Once We Were Starlight
I felt boneless and spineless, his body the only thing holding me up. I melted around him, like a snowflake kissing the sun.
I wanted to feel him, to focus on the fusion of our bodies, to get lost in the mindless pleasure of his touch. His fingers twitched on my neck and I reached up, wrapping my hand around his, our gazes still held. “No,” I whispered with the final vestiges of breath. No, no. Not that. Only you.
He paused, a beat, then two. Something broke in his eyes, a mixture of relief and desolation that I could not understand. His fingers loosened on my throat and I let out a gasping breath mixed with a moan of bliss as he started moving. Zakai broke eye contact, pressing his face into my neck and running his soft lips over the place he had just gripped. He reached down and lifted my leg, thrusting steadily yet gently into me, his other hand moving behind my back so that he, not I, suffered the blows of the harsh, uneven wall.
Something had shifted between us, something more than the flare of anger and violence that had melted into a joining that was slow and almost tender, but I was too hazy with physical pleasure to focus on what it might be. “Open your eyes, Karys,” he murmured against my skin. “Open them very wide.” But he did not lift his face from my neck, nor did he look into my wide-open gaze. “That’s good, little star. That’s good.”
His thrusts increased in speed and fervor and I adjusted myself so he was making contact with my swollen tingly flesh with every press of his body. I held tightly to his shoulders as the pleasure built, the snow seeming to fall in tandem with our frenzied passion. It swirled and fluttered and dropped from the sky and I felt as though I was free-falling too, whirling dizzily toward an end both familiar and unknown.
My cry of release was stolen by the whirling white, the cold barely kept at bay by our feverish exertions. My fingernails dug into the fabric of Zakai’s coat as he too, shivered with release, his groan muffled by my neck as he pressed into me one final time.

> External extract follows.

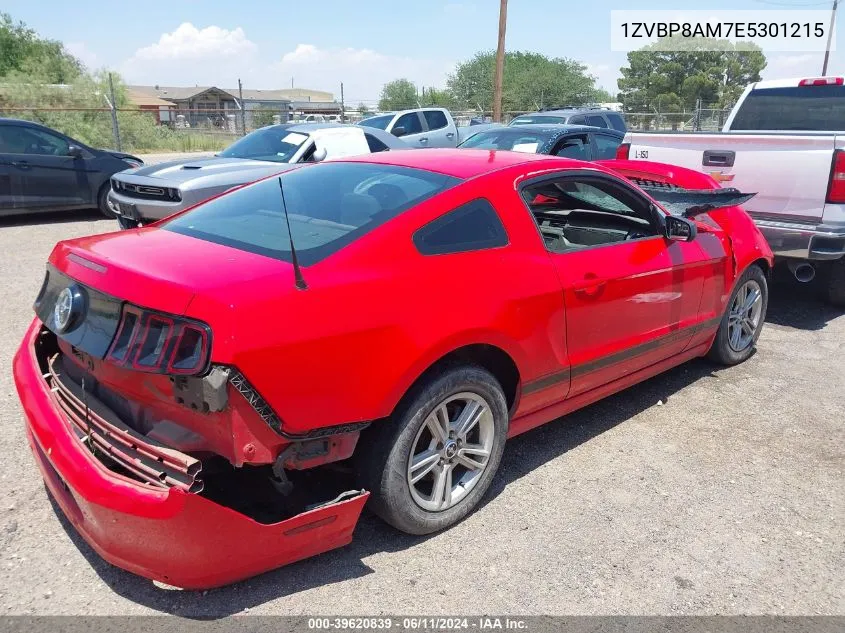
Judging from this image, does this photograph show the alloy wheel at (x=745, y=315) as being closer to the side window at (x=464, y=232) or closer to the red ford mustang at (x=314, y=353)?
the red ford mustang at (x=314, y=353)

Our bodies sagged together as our pants of satisfaction filled the small space where we stood, connected by body if not still by heart.
Zakai pulled away slowly, his eyes shifting away from mine as we both adjusted our clothing. The quiet of the moment reverberated in my head. I felt off-balance, my emotions a twisted jumble of questions and confusion. I didn’t know if I should reach for Zakai or push him away.
He pulled his coat around himself, sticking his hands in his pockets as he met my eyes. For a moment we simply stared at each other, and I had the strangest notion that though he was right in front of me, if I reached for him, my hand would move through his body as if he wasn’t really there. A mirage. Nothing but a fevered dream. The misty outline of someone I once knew. Despite the warmth of the pleasure that had just danced through my body, I suddenly felt cold. Alone.
Zakai, as if reading my thoughts and agreeing with them, gave me a small, sad smile. “Goodbye, little star.” And before I could open my mouth to say anything at all, he had ducked out of the doorway and into the blizzard of snow. I stood there for a moment, my mind searching to make sense of what had just happened, ice forming around my heart as if the cold had leeched in through my skin. My muscles loosened as a burst of breath whooshed from my lungs. I took a step forward, my head moving back and forth as I searched for his retreating form. But the snow was blinding and had not left a trace of even his footsteps behind.
CHAPTER EIGHTEEN
Braxton and Claire put a tree up in the living room and decorated it in sparkling lights and colorful glass balls. At night when Braxton went to bed I lay under it, squinting up at the glow and pretending I was beneath the stars. I took my final exams and school closed for the holiday break. The celebration of Christ’s birth came and went. Braxton bought me a brown purse with repeated symbols in the same shade of beige as that chair I’d once sat in as Cody Rutland told me I was a victim of sex trafficking. Claire squealed. “A Louis Vuitton! You lucky girl!” I smiled at her and thanked my uncle very much for the brown and beige purse. I didn’t like how “lucky” felt.
On the last day of the year, Braxton and Claire dressed up in fancy clothes. Claire had piled her hair up high and put on bright red lipstick. She’d brought a bottle of champagne with her, and Braxton popped it open in the kitchen, both of them laughing as it spilled over the top and Braxton brought it to his mouth, raising his eyebrows as he sipped at the foam.